Plans to close three more Acme supermarkets in the region were greeted grimly Thursday by a top union official representing clerks employed by the embattled chain, whose corporate parent announced the cost-cutting moves a day earlier.

Underperforming stores in Sharon Hill, Morrisville, and Glassboro are among 60 to be closed in the months ahead by Supervalu Inc. of Minnesota. The move follows the firing of Supervalu's previous chief executive a few weeks ago and parallels ongoing efforts by the debt-saddled corporation to find a buyer for its retail chains and wholesale-distribution business.

Many of the estimated 90 to 150 unionized workers at the three Philadelphia-area Acme Markets stores could be transferred to other stores, but at the expense of personnel at surviving stores whose hours would be reduced to accommodate them, said union leader Wendell Young of United Food and Commercial Workers Local 1776.

More broadly, though, Young was alarmed by what the store closings symbolize for a company that has been contracting through closings and layoffs for several years, and whose turmoil has only further intensified in recent months.

"This is a pattern that companies get into when they're in their final stages," said Young, whose union represents workers at Sharon Hill. UFCW Local 1360 in South Jersey represents clerks in Glassboro and Morrisville.

"This really worries us," Young said in a telephone interview from Charlotte, N.C., where he was attending the Democratic National Convention.

He pointed out that Supervalu had been trawling for buyers while also being so tight for cash that it is hardly reinvesting in local stores. Meanwhile, Acme is battered by competitors such as Wegmans, Giant, and Shop Rite.

Of particular concern, Young said, was the prospect that the company or its divisions would be acquired and then either dismantled or its parts spun off - a scenario he described as "the worst thing" for employees in the area.

He said formal contract talks with Supervalu that began after Local 1776's contract expired in February had been halted since the company told shareholders in June it had launched a search for a potential buyer of the $36 billion corporation, which carries $6 billion in debt.
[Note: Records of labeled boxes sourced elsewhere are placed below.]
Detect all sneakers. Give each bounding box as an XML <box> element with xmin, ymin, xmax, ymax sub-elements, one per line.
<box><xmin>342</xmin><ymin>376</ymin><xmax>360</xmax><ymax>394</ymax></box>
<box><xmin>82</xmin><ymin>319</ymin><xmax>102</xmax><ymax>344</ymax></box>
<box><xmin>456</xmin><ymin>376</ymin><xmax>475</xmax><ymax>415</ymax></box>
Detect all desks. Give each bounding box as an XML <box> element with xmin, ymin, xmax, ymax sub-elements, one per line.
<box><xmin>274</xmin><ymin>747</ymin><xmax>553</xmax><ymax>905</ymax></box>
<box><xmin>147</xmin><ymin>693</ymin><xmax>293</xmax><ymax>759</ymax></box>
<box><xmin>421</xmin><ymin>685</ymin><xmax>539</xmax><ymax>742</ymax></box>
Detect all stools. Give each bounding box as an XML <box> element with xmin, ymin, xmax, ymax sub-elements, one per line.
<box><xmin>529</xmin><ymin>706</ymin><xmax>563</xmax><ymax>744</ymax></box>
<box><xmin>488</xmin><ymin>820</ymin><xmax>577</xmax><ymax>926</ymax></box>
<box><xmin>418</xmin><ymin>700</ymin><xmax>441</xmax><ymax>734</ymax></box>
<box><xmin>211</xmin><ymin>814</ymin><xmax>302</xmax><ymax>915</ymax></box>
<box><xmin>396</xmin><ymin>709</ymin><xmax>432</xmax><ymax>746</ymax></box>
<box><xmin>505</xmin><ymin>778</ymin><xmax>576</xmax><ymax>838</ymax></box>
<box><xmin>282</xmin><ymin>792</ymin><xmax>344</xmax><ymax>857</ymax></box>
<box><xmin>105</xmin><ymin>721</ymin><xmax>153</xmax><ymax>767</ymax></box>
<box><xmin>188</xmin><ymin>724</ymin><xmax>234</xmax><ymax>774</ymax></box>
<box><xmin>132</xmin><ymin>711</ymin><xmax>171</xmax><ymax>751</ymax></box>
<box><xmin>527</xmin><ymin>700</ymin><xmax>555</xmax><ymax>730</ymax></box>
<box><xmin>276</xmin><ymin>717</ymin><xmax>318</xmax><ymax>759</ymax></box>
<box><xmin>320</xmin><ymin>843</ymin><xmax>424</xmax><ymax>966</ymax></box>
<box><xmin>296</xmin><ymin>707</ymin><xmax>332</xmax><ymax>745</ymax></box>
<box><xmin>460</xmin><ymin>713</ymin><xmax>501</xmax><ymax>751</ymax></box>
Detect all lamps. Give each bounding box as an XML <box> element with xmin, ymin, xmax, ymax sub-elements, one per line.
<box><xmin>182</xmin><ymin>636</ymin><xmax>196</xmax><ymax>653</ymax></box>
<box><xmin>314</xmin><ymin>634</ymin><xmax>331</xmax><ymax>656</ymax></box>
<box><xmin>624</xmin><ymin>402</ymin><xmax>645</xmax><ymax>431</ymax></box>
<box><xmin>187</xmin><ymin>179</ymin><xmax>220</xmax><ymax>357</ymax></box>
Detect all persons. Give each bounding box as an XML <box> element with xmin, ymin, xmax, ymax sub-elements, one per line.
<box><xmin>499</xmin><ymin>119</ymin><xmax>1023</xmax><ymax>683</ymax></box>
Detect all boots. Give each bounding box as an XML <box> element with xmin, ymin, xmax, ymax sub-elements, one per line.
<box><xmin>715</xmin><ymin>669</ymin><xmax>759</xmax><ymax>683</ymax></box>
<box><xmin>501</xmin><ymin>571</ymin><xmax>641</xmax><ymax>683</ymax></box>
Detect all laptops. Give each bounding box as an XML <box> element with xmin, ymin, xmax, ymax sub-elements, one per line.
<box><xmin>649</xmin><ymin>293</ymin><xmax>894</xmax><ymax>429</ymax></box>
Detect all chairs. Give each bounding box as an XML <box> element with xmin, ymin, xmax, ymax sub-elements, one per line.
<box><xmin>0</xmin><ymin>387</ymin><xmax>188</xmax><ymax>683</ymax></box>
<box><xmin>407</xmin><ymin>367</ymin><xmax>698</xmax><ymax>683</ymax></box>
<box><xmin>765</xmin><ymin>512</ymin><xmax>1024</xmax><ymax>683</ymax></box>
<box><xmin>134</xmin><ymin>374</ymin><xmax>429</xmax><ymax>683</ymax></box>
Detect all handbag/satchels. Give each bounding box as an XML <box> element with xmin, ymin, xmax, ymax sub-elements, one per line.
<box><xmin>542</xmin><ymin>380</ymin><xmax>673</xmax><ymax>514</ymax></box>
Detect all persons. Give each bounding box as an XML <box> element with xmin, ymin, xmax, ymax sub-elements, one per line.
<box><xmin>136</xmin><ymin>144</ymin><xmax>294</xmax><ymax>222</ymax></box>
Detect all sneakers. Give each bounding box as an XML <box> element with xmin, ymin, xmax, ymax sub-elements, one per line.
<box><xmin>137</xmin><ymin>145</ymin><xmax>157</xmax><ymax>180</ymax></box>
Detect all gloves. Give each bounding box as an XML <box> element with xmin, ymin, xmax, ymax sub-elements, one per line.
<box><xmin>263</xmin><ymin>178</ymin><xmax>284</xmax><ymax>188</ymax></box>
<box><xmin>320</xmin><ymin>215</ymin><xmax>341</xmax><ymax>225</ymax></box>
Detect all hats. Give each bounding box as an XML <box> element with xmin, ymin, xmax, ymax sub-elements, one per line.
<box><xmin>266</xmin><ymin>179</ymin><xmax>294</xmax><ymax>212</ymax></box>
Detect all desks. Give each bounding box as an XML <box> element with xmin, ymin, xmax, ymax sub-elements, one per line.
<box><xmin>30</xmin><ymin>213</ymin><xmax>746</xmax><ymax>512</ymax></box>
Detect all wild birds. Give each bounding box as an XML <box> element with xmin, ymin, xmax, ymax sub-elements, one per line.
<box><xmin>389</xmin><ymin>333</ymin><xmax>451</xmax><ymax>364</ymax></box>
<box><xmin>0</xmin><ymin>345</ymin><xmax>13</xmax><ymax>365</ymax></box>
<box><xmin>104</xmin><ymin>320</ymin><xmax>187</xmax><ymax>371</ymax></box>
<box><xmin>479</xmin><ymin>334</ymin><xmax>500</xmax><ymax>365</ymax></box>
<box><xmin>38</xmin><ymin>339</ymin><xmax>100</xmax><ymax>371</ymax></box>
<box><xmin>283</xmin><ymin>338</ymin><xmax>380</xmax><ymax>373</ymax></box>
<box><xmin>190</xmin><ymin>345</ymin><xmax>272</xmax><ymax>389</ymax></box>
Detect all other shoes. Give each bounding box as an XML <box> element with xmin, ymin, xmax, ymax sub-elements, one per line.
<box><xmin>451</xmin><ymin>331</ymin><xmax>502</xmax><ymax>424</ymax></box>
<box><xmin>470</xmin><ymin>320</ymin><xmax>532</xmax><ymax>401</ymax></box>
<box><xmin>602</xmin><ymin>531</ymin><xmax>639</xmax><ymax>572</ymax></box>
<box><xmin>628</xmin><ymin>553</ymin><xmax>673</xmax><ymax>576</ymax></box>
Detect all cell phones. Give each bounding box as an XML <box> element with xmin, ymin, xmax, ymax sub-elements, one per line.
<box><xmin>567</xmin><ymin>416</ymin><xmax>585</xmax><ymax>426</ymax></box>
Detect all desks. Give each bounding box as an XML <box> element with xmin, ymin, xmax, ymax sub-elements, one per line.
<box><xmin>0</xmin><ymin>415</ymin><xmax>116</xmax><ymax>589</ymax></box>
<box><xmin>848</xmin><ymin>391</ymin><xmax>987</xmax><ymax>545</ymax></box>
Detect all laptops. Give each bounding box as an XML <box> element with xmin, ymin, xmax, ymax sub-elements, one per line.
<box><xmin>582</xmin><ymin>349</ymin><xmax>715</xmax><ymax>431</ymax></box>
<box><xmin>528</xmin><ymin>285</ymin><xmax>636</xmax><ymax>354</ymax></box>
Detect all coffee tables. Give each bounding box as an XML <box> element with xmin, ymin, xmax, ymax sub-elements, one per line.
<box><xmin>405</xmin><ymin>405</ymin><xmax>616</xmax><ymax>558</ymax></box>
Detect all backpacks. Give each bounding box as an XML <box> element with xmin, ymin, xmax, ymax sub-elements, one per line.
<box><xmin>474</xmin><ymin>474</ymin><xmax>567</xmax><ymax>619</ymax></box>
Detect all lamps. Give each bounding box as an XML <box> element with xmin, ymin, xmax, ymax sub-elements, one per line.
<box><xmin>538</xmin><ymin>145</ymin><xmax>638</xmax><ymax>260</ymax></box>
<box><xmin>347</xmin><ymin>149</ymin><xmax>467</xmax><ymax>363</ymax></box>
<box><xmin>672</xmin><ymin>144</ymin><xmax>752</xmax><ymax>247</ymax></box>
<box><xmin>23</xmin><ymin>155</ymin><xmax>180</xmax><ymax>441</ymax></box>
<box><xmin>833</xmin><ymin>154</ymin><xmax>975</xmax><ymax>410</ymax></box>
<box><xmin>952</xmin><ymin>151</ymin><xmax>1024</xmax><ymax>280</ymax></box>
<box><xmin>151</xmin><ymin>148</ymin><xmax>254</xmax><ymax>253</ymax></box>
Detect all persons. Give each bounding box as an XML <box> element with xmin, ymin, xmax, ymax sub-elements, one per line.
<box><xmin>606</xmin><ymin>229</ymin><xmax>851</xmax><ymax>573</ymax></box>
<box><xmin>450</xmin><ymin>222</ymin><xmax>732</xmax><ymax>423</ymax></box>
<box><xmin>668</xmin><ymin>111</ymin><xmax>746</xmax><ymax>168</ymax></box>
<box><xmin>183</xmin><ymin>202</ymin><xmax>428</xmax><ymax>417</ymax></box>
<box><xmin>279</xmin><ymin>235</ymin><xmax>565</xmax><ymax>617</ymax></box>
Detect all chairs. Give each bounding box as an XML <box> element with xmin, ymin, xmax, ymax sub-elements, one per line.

In a note to investors Thursday, analyst Jonathan Feeney of Janney Montgomery Scott described newly installed CEO Wayne Sales' store-closing decision as an "opening salvo," and a "first act as turnaround chief." Sales had been board chairman before being named to replace Craig Herkert earlier this summer.

Feeney said that of all of Supervalu's vast holdings, he believed those with the greatest value were Acme Markets, the Jewel-Osco supermarket chain in Chicago, and the company's wholesale food-distribution division.

"It is unlikely that Supervalu, as it is currently comprised, can find a buyer," he wrote.

The 60 store closings - which include 22 Save-A-Lot stores (none local) - were expected to generate $80 million to $90 million in savings over three years.